Obviously, a woman can be a mother and have a fulfilling career, but that just wasn’t what I knew. What I knew was that my mom was always home with my brother and me when we were kids. She was home after school and during the summers when the days stretched long. That made an impact on me, and I wanted to be that same constant presence in my kids’ lives one day.

Sometime after Matt and I married and we started thinking about kids, I got it in my head that being a mom would be where I’d shine. I hadn’t yet found my “thing” — the thing I was good at, that I excelled at, that I could pour my heart and energy into. I thought if we could just have a baby, I’d be the mom on the Pinterest pages, making homemade applesauce and handcrafting all my kids’ Valentines. I wanted to cook nutritious foods for my family, organize play dates with neighbors, and take part in the community around me.

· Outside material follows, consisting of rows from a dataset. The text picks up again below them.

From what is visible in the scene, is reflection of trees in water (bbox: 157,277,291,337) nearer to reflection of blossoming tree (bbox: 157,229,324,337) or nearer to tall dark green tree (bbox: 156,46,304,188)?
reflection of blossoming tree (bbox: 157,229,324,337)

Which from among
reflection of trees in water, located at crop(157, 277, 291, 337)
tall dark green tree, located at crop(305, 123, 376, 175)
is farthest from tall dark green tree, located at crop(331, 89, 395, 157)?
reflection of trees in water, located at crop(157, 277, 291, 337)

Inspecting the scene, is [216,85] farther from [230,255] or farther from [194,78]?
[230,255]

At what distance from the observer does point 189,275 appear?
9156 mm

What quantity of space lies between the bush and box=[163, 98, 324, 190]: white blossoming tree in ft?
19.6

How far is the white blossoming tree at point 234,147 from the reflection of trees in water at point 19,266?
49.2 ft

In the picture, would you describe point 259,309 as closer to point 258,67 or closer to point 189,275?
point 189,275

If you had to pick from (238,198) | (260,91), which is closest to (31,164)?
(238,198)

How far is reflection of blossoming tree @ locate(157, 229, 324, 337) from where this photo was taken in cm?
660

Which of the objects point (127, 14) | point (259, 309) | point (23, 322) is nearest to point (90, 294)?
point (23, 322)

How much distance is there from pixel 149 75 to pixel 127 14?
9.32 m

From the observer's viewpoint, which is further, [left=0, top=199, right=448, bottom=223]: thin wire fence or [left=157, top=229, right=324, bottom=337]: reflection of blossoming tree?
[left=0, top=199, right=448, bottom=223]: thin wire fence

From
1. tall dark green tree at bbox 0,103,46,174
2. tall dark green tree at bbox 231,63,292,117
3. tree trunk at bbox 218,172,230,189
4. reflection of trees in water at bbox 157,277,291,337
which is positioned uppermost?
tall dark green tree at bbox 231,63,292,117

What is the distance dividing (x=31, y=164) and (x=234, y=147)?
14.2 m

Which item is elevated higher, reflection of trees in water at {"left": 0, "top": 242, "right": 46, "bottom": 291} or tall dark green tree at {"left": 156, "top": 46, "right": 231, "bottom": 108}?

Now that I stay home and “work” for two sweet little girls, I realize that I romanticized the whole idea of motherhood and staying home with kids. Many moments are magical, but oh, the hard parts can be intense! Soon after I had Kate, I truly thought I was a terrible mother. I lost my patience easily, I was on edge and testy, and I’d snap for no reason (well, no reason other than sleeplessness and hormone swings). I had good days, but it was hard to fight the nagging voice that told me I wasn’t as good at the whole mother thing as I thought I’d be.

These days, while I’m certainly not a pro, I do have a bit better perspective. Adding a second child to the mix (Sela, who’s now almost 2) was much easier than adjusting to one child. But even now, I have to work to speak truth to the negative voices that still tell me I’m not good enough. With a headstrong 4 year old and a toddler who would rather be on top of the kitchen table than standing on the floor like a normal person, I still lose my patience. I get angry over small things and lose my temper. I have to apologize to Kate all the time for losing it, but at least she’s seeing me apologize. I read once that kids don’t learn to apologize to people they hurt because they never hear apologies at home, and I thought, “Well, at least I’m getting one thing right!”

The other day, Kate curled up in my lap and said, “You’re the greatest Mom in the whole wide world.” She’s big on superlatives these days. She recently ate a cookie, shook her head in amazement, and said, “This is the best cookie in the whole world.” I took her compliment with a grain of salt, but it was still pleasing to hear. I’m happy that in the midst of sometimes feeling like a failure, my child thinks I’m doing okay. And in the business of being a mom, she and Sela are the two people whose opinions matter the most.